§ What you need to do
The copy must match the data word for word and contain no pictures.

§ Collected data
* * *

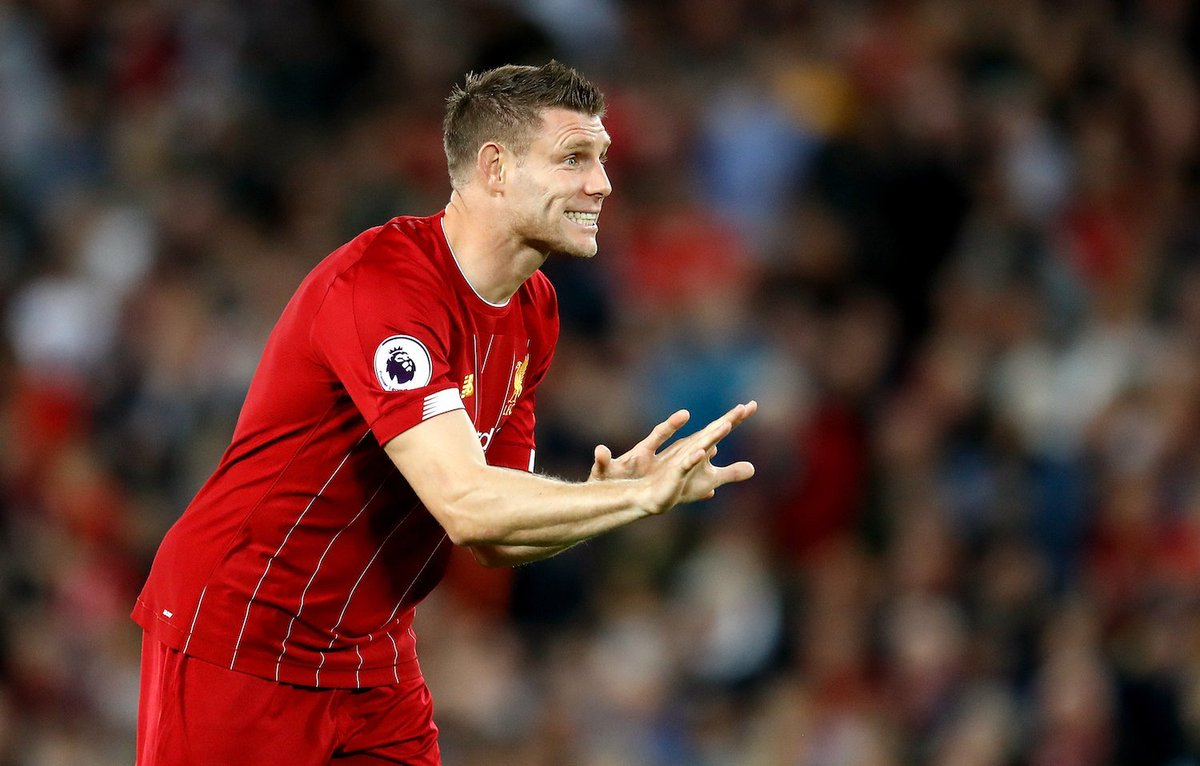 Video: Milton Keynes Dons vs Liverpool Highlights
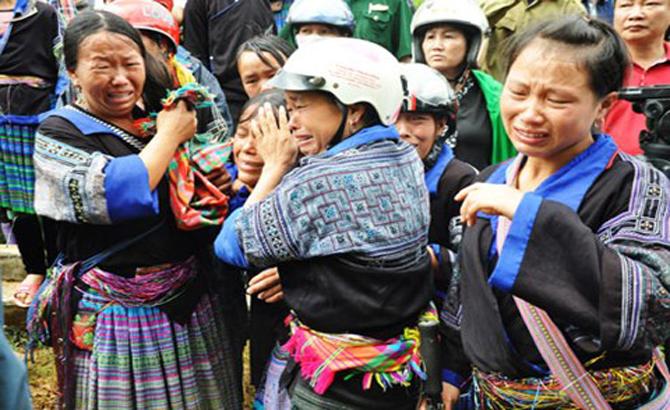 Vẫn còn 17 người mất tích ở Sơn La, Yên Bái sau lũ quét kinh hoàng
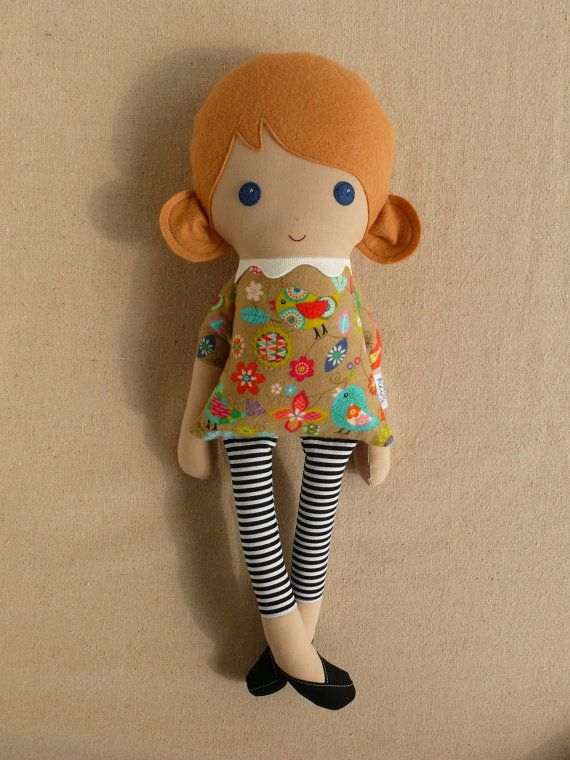Fabric Doll Rag Doll Blond Girl in Sweet Bird Print Dress and Striped Leggings on Etsy, $40.14 AUD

* * *

§ Worked solution
 Video: Milton Keynes Dons vs Liverpool Highlights
 Vẫn còn 17 người mất tích ở Sơn La, Yên Bái sau lũ quét kinh hoàng
Fabric Doll Rag Doll Blond Girl in Sweet Bird Print Dress and Striped Leggings on Etsy, $40.14 AUD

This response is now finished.